Contribuye al genio de un Menéndez Pelayo o de un Marañón. Pero no pasa de ser un experimento pedagógico, apasionante, mas estrechamente circunscrito. Esos «apóstoles laicos», por más que sean generosos y hábiles al mismo tiempo, fracasan en su propósito de extender a España el Kulturkampf de Bismarck. Pero ¿abrigaban ese propósito?
¿Qué juicio merecen los hombres del 98? Sus escritos, sus obras y su influencia han hecho del final del siglo XIX y los comienzos del xx una especie de Siglo de Plata, una Contrarreforma del pensamiento. En esto, su aparición en el tormentoso firmamento de ese siglo declinante fue saludable. La «grandeza» había sucumbido, pero los valores espirituales pervivían.
Acaso nunca habían brillado con tanto esplendor. En cambio, el fracaso social es completo. Seguramente España no estaba preparada para una república de profesores. Y éstos, con toda su buena voluntad casi ingenua, carecían de puntos de apoyo políticos. Era natural que la España tradicionalista los rechazara, puesto que ellos la habían rechazado, y también lo era que el proletariado desconfiara de ellos, puesto que procedían del campo enemigo.
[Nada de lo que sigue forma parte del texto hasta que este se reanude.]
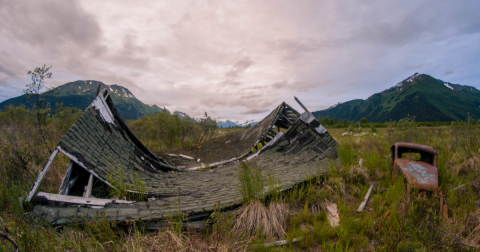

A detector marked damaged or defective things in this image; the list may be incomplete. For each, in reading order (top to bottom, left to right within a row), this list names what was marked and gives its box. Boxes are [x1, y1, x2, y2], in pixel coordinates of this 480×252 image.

rusted vehicle cab [390, 143, 438, 190]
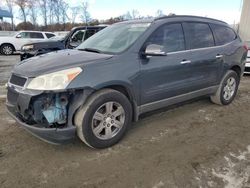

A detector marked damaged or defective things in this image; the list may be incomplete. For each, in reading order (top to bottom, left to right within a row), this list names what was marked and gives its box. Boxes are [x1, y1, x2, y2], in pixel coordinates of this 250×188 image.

damaged front bumper [5, 83, 92, 144]
exposed front end damage [6, 85, 93, 144]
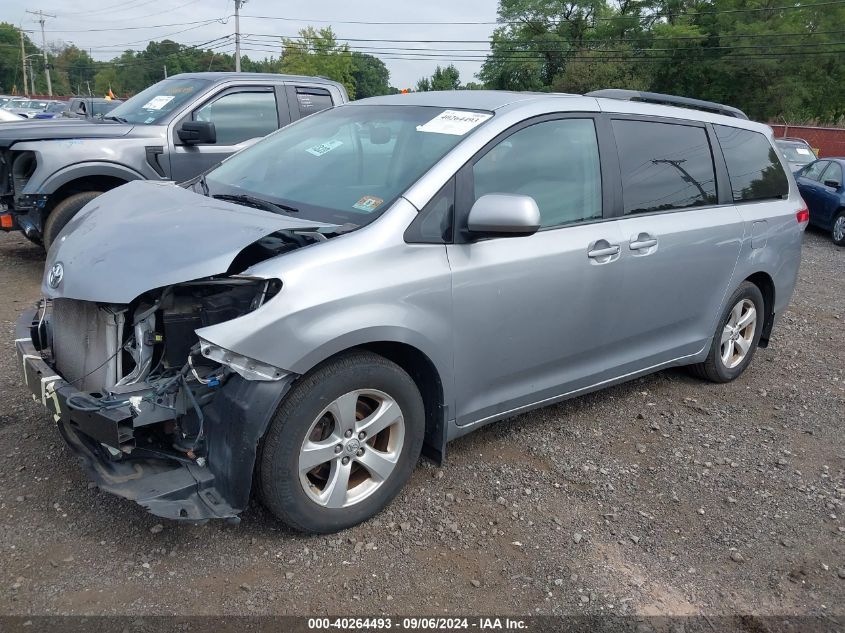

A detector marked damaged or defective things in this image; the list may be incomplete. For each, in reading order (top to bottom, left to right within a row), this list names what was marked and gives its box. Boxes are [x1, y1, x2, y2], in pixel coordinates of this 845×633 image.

crumpled hood [0, 119, 134, 148]
crumpled hood [43, 180, 330, 304]
damaged bumper [14, 308, 296, 520]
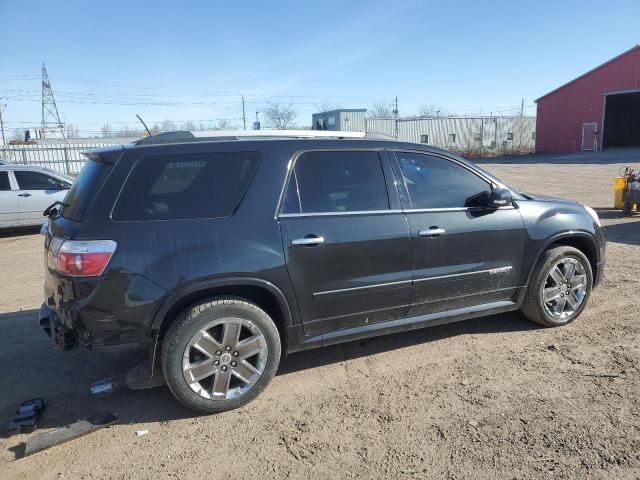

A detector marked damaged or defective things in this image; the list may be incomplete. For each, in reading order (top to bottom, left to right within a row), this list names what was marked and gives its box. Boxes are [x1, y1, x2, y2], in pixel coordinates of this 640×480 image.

detached bumper piece [38, 306, 78, 350]
detached bumper piece [7, 398, 46, 436]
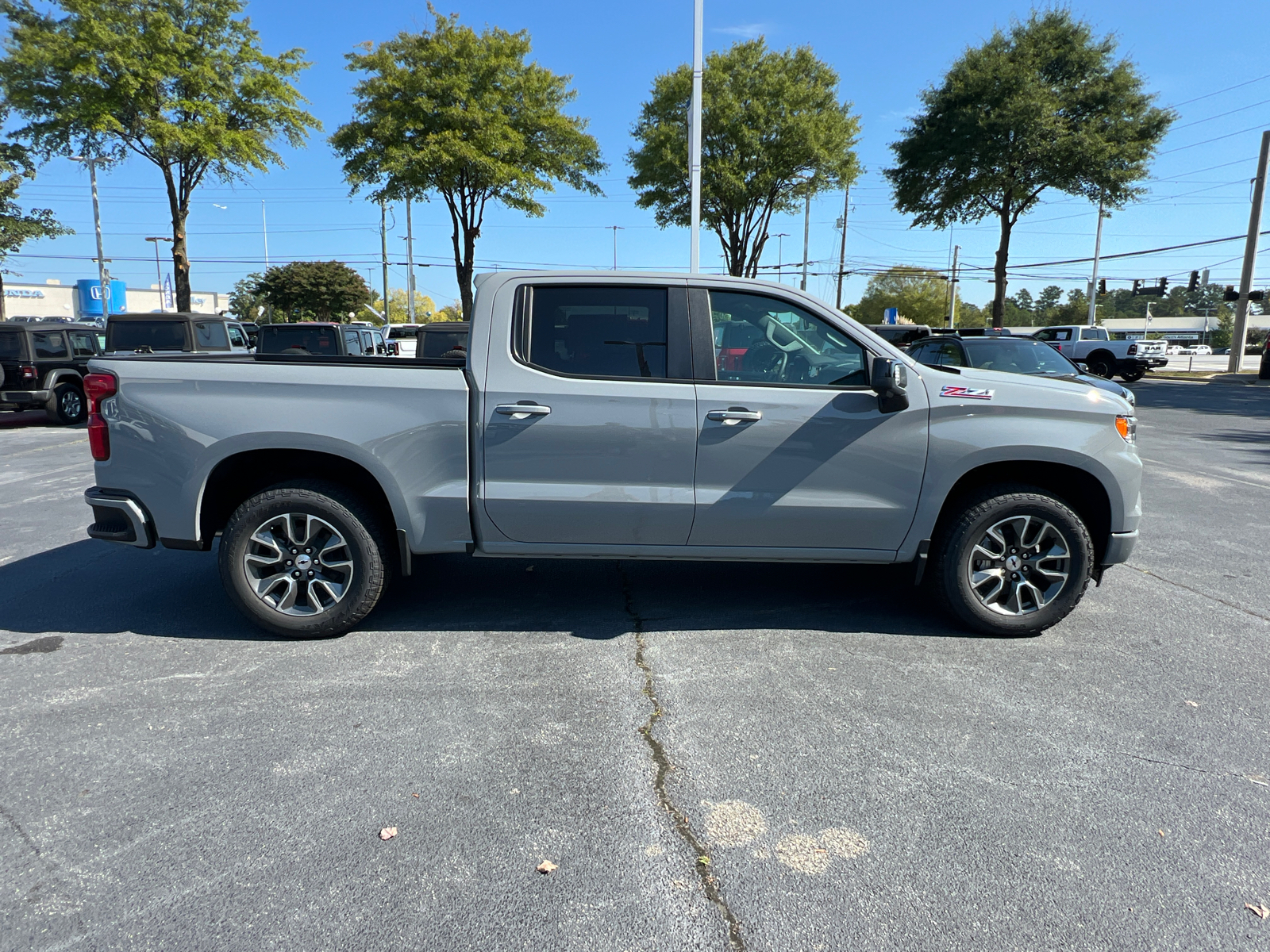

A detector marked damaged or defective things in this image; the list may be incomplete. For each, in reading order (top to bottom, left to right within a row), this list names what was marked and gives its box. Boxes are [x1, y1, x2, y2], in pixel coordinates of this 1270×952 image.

¿Qué podían tener de común obreros y campesinos con aquellos burgueses disfrazados de apóstoles? Cerebro, no músculos. Se explica, pues, que los pensadores del 98, después de haberse «comprometido» imprudentemente, se retiraran a su tienda. Además y ésta es la razón principal del fracaso de su misión, aquellos hombres de talento, aunque especialistas de la síntesis, no supieron conciliar el modernismo con la tradición. Esta actualización de los viejos temas hispánicos la realizará, treinta años después, García Lorca y hasta Pablo Picasso, en el campo de la expresión estética – al menos en su primera manera.